Lições para os outros
Embora saiba que pouco interessa se a estratégia desperta a curiosidade de um jornalista português ou faz rir um economista americano – “temos de nos lembrar que ela é para os jamaicanos e não para o resto do mundo” -, Morrison está claramente orgulhoso do trabalho feito no Banco. Isso nota-se quando lhe perguntamos se outros bancos centrais devem aprender alguma coisa com aquilo que o Banco da Jamaica tem feito.
“Claro que sim! Antes deste trabalho era jornalista. Tomei atenção àquilo que os outros bancos centrais faziam. Aprendi muito com o Banco de Inglaterra, o Banco do Canadá e o da Nova Zelândia. Tal como aprendi com eles sobre como comunicar com mais recursos, eles também podem aprender comigo.”
Morrison defende que o Banco da Jamaica deve servir de exemplo sobre como chegar a toda a população. E rejeita completamente a ideia de que apenas conseguiram fazer isto porque, de alguma forma, os jamaicanos aceitam uma comunicação mais informal. “Há o risco de olharem para isto e acharem que nós podemos fazê-lo porque somos jamaicanos e, como somos cool, podemos fazer coisas que outros não podem. Em parte é verdade. Somos cool. Mas não significa que não possam fazer coisas parecidas.

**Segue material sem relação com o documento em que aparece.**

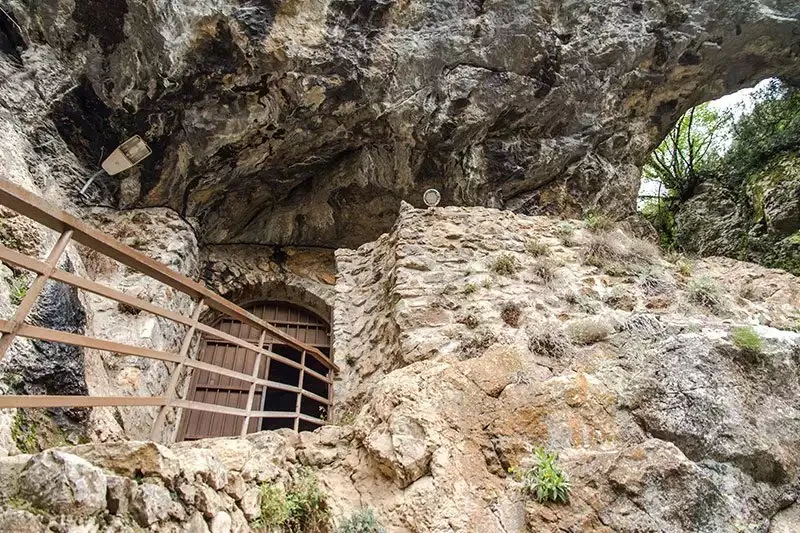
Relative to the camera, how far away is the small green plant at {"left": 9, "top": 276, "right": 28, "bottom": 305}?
3.52 m

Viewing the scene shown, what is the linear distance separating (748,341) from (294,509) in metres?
3.07

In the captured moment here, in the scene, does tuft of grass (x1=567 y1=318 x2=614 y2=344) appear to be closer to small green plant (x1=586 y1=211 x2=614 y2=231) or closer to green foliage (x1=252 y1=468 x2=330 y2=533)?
small green plant (x1=586 y1=211 x2=614 y2=231)

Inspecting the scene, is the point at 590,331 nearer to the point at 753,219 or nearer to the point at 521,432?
the point at 521,432

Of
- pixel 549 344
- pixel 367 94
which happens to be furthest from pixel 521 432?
pixel 367 94

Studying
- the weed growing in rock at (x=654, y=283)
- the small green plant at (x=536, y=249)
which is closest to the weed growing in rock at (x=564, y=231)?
the small green plant at (x=536, y=249)

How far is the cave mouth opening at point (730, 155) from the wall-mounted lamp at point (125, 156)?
8.76 m

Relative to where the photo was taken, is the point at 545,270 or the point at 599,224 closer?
the point at 545,270

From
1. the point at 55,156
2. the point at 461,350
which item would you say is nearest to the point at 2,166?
the point at 55,156

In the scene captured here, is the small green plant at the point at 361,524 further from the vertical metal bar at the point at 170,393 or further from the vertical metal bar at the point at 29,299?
the vertical metal bar at the point at 29,299

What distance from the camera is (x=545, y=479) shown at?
2.56m

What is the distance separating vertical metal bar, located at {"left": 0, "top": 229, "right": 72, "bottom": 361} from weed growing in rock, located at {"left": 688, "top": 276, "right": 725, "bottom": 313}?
15.0 ft

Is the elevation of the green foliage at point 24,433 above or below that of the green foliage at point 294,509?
above

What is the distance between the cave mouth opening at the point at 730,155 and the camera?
8.21m

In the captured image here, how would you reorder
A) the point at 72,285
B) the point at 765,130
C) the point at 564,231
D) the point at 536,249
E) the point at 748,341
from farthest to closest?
the point at 765,130, the point at 564,231, the point at 536,249, the point at 748,341, the point at 72,285
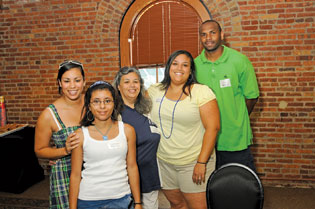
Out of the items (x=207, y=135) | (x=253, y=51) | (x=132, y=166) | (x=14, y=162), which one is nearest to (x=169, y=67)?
(x=207, y=135)

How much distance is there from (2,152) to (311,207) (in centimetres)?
382

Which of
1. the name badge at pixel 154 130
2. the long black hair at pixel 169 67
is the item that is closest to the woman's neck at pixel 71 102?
the name badge at pixel 154 130

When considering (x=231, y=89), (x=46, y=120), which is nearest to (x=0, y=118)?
(x=46, y=120)

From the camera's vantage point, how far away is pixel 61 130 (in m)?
2.00

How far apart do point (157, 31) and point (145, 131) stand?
230 centimetres

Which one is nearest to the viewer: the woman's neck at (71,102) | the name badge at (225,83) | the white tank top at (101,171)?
the white tank top at (101,171)

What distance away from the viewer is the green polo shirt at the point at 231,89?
2652 millimetres

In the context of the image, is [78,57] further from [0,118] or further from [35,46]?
[0,118]

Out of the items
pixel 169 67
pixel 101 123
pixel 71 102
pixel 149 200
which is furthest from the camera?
pixel 169 67

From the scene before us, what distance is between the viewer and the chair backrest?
1697 mm

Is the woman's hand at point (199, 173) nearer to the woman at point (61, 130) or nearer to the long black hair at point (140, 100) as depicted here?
the long black hair at point (140, 100)

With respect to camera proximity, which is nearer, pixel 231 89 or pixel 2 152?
pixel 231 89

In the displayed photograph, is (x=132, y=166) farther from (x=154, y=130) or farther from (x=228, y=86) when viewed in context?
(x=228, y=86)

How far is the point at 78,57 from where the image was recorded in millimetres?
4422
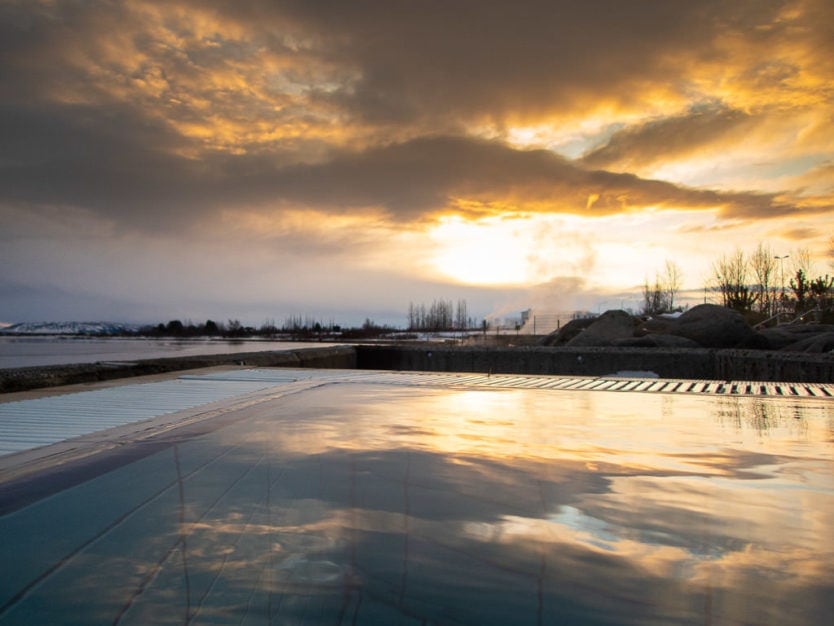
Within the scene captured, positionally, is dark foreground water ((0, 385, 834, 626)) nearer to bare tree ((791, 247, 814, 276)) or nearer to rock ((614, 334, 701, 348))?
rock ((614, 334, 701, 348))

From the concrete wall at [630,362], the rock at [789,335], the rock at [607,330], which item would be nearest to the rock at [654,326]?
the rock at [607,330]

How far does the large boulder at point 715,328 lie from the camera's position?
1389 cm

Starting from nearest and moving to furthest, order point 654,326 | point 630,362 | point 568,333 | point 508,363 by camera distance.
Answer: point 630,362 < point 508,363 < point 568,333 < point 654,326

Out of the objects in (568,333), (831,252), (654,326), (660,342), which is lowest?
(660,342)

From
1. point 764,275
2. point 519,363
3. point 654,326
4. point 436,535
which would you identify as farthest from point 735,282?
point 436,535

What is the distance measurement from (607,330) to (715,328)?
9.34 feet

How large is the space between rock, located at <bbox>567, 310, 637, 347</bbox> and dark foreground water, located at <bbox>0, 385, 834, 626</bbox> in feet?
43.4

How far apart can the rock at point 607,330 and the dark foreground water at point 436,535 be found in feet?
43.4

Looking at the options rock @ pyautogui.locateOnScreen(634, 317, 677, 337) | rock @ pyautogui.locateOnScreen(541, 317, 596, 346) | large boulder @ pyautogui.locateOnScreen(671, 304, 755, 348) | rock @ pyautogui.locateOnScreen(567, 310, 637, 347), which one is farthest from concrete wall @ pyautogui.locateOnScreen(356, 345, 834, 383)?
rock @ pyautogui.locateOnScreen(634, 317, 677, 337)

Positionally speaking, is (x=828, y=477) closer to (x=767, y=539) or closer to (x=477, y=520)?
(x=767, y=539)

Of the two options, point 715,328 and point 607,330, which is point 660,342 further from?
point 607,330

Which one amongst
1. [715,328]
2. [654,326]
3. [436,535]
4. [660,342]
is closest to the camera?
[436,535]

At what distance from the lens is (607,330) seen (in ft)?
53.4

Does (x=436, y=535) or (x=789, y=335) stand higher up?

A única coisa que eu fiz foi usar a nossa cultura a nosso favor.”
Daqui para a frente, haverá outras novidades na comunicação do Banco, além de vídeos de reggae. Vem aí um anúncio de jornal, que usa um guarda-redes como uma analogia para um banco central e um vídeo do “Agent Croc O. Doyle” a inspecionar preços de supermercado. Vai chamar-se “At What Price to Die”.
Talvez na Europa pudéssemos aprender um pouco com o sucesso jamaicano. Podíamos até ter a sorte de Christine Lagarde ou Mário Centeno encomendarem um Bailinho da Madeira.